The abundance of student rental homes in College Park dominated the discussion at recent forums for City Council candidates in Districts 2 and 4 as attendees bemoaned the transformation of their neighborhoods.
As residents complained about late-night parties and overcrowded, poorly maintained properties at Thursday's District 2 forum in Berwyn and a District 4 forum Sunday in College Park Woods, candidates pledged more student outreach and stricter noise code enforcement.
But many candidates insisted problematic landlords are more of a worry than individual student renters, making it the city's responsibility to minimize the desirability of renting out homes in College Park.
"We don't want to drive all the students out of the neighborhoods, but we do want to change the market to not make it so financially lucrative to have a rental property," unopposed mayoral candidate Andy Fellows said at the Berwyn forum. "It's going to destroy single-family home ownership."
District 2 incumbent Jack Perry, who has lived in College Park for four decades and served on the council for two, said he expected to put up with some noise and partying in his neighborhood on football game days as the penalty for living in a college town when he first moved in "800 years ago." He recalled knowing the families who lived in each house on his street.
But since then, he said, a lack of on-campus housing pushed more students into his community, music players got louder and a drinking age of 21 kept students from legally partying on the campus or at bars.
"It is a changed community: So many houses have turned into rentals, I don't believe the amount of people that drive down or walk down my street. I don't know where they're going, and I don't know who the hell they are," Perry said. "There are so many houses today [in which] I don't have the slightest idea who lives there."
Although most discussion of student rental homes at both forums focused on complaints, some of the candidates also offered proposals to reverse the growing number of off-campus rental homes.
District 4 candidate Marcus Afzali, a university graduate student, said the city should extend the period in which repeat noise violations lead to higher fines from six months to two years. Last year, District 3 Councilwoman Stephanie Stullich backed off an attempt to increase it to one year after student outcry.
Afzali also said the city should strengthen its rent-control policies, which would both help existing renters and discourage single-family homes from being converted into rentals.
Both incumbents in District 4 — Karen Hampton and Mary Cook — unsuccessfully opposed a rent control measure over the summer.
At Sunday's forum, Hampton proposed making it easier to pull a landlord's license for renting to troublesome students as an alternative to rent control.

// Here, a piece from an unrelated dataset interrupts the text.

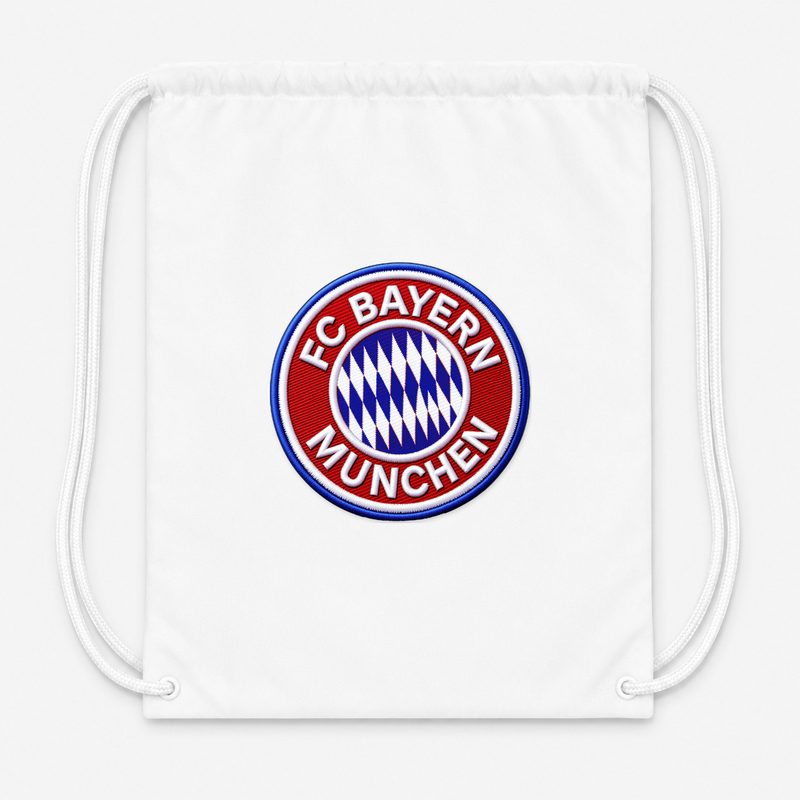 FC Bayern Munich Soccer Embroidery Drawstring Bag - White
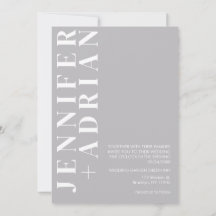 ミニマル結婚式招待状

Meanwhile, District 2 candidate Bob Weber, a landlord, said the best way to change the makeup of a neighborhood wouldn't be to punish owners who rent out their properties but to provide financial incentives to landlords to sell off their properties to long-term residents.
Many candidates also prioritized increased outreach to students, arguing it could help them better understand city rules and engage them in the community.

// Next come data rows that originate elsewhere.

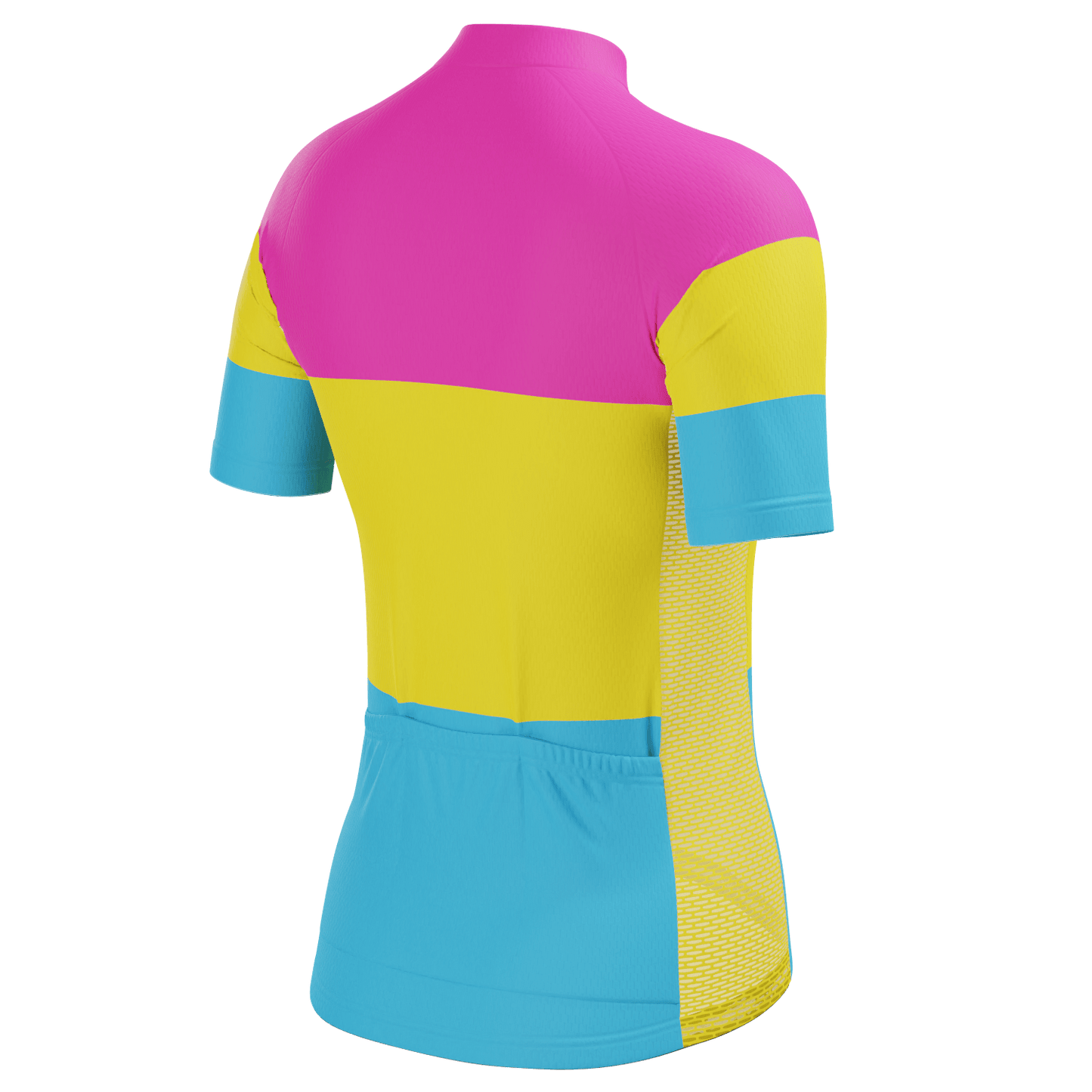 Women's LGBT Pansexual Pride Short Sleeve Cycling Jersey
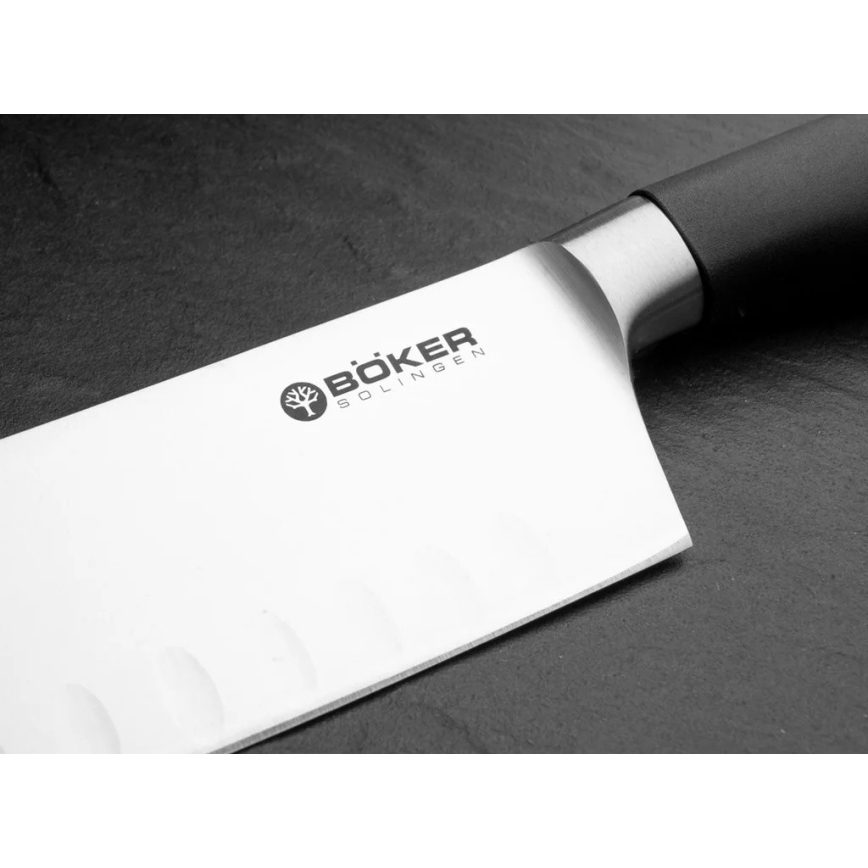 Böker - Kuhinjski nož santoku CORE PROFESSIONAL 16,5 cm crna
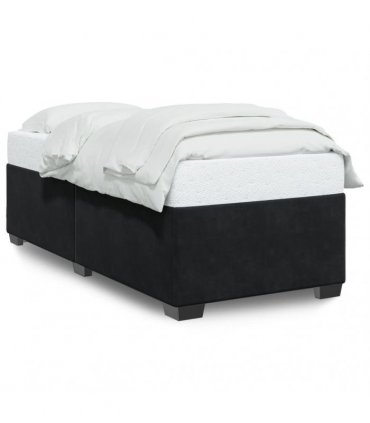 vidaXL Bed Frame without Mattress Black 90x190 cm Single Velvet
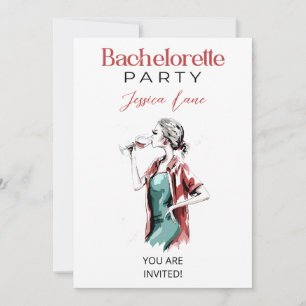 Bachelorette Party Inbjudningar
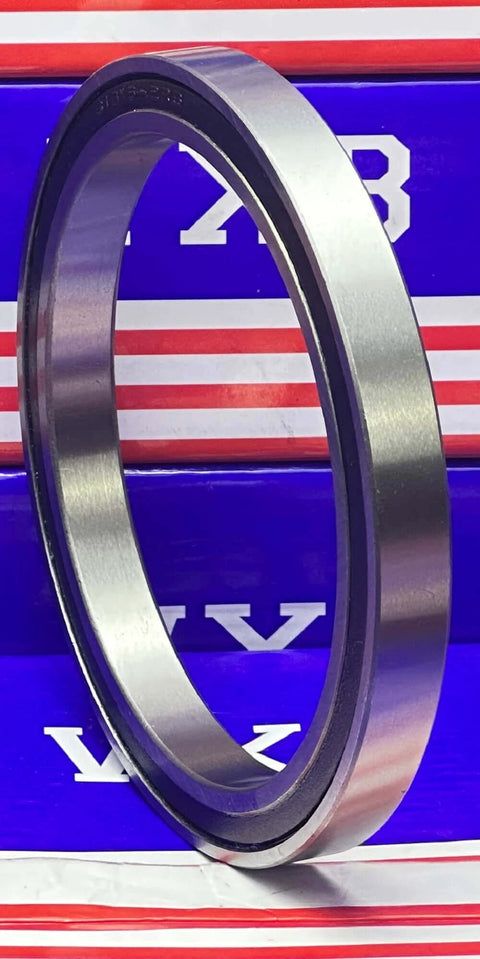 6816-2RS Sealed Bearing 80x100x10mm 80mm ID/Bore side view showing chrome steel design and rubber seal features.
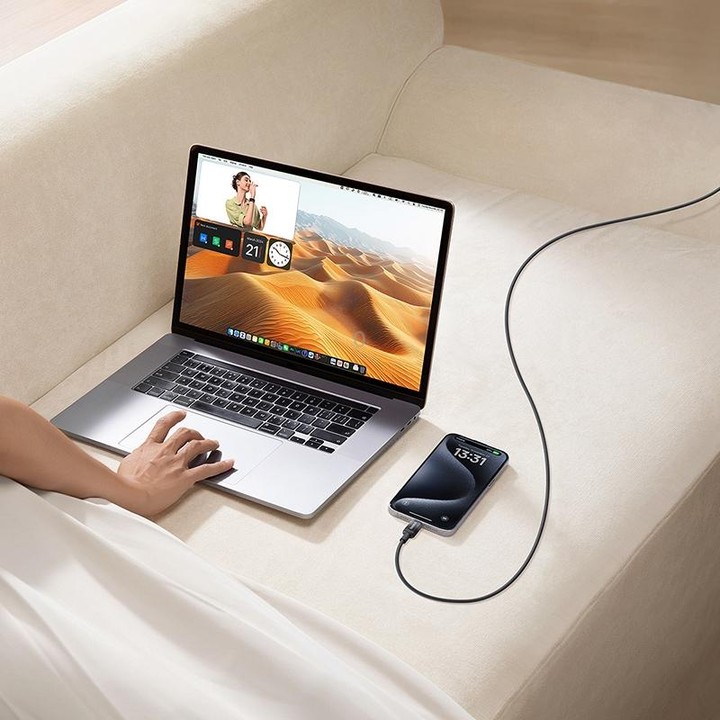Baseus Discolor Series 100W USB-C / Type-C to USB-C / Type-C Fast Charging Cable, Cable Length:1m(Black)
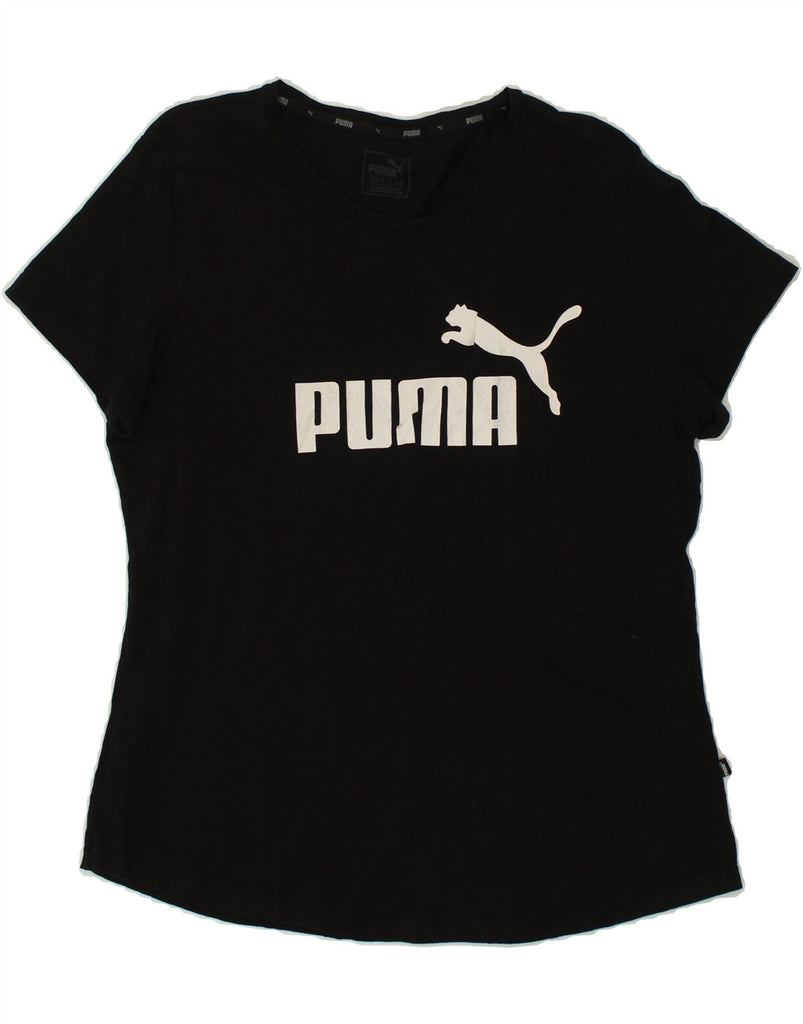 PUMA Womens Graphic T-Shirt Top UK 16 Large Black Cotton Vintage Puma and Second-Hand Puma from Messina Hembry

Cook said she would seek to expand the city staff to include a "mediator," who would have the role of settling disputes without involving city code enforcement officers and hefty fines.
Jonathan Sachs, the Student Government Association's city council liaison and the only student outside of campus media to attend either forum, said much of the discussion at the District 4 forum took for granted that students are undesirable neighbors — a "completely unfair" generalization.

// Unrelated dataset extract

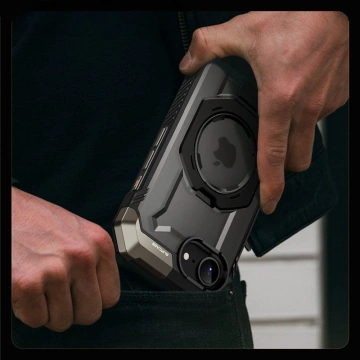 Supcase UB Grip MagSafe iPhone 16e Schwarzes robustes Schutzgehäuse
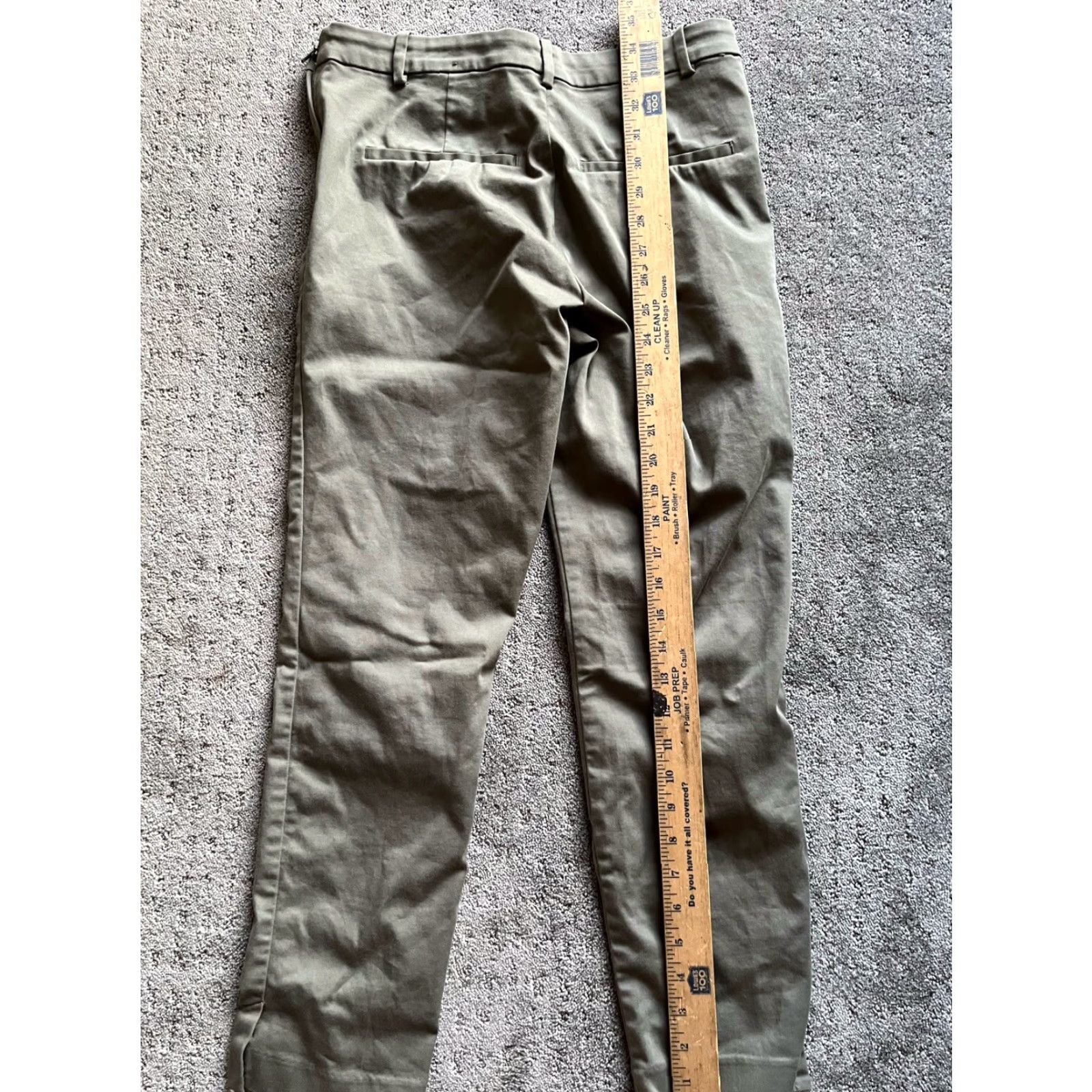 H&M H&M Pants Women 8 Green Dress Pants Pull-On Side Zip Ankle Length Flat Front Regular Workwear Casual Womens Size 30" / US 8 / IT 44 - 6 Thumbnail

"I think that the students who make the most noise stick out and become the rule for everyone," Sachs said. "Everyone has good neighbors and bad neighbors, and students are living on their own for the first time, and I think the residents of College Park should give us the benefit of the doubt and help us be good neighbors."
Candidates at the two forums also stressed the issue of public safety. Weber and District 4 candidate Denise Mitchell both recalled living in College Park as children without having to worry about crime, contrasting that with too-frequent burglaries in their neighborhoods today.
Candidates also suggested working with the university to expand the area patrolled by campus police in student-heavy neighborhoods and strengthening volunteer neighborhood watch groups. But unlike in a District 1 forum held earlier this month, no candidate called for adding a police force to the city.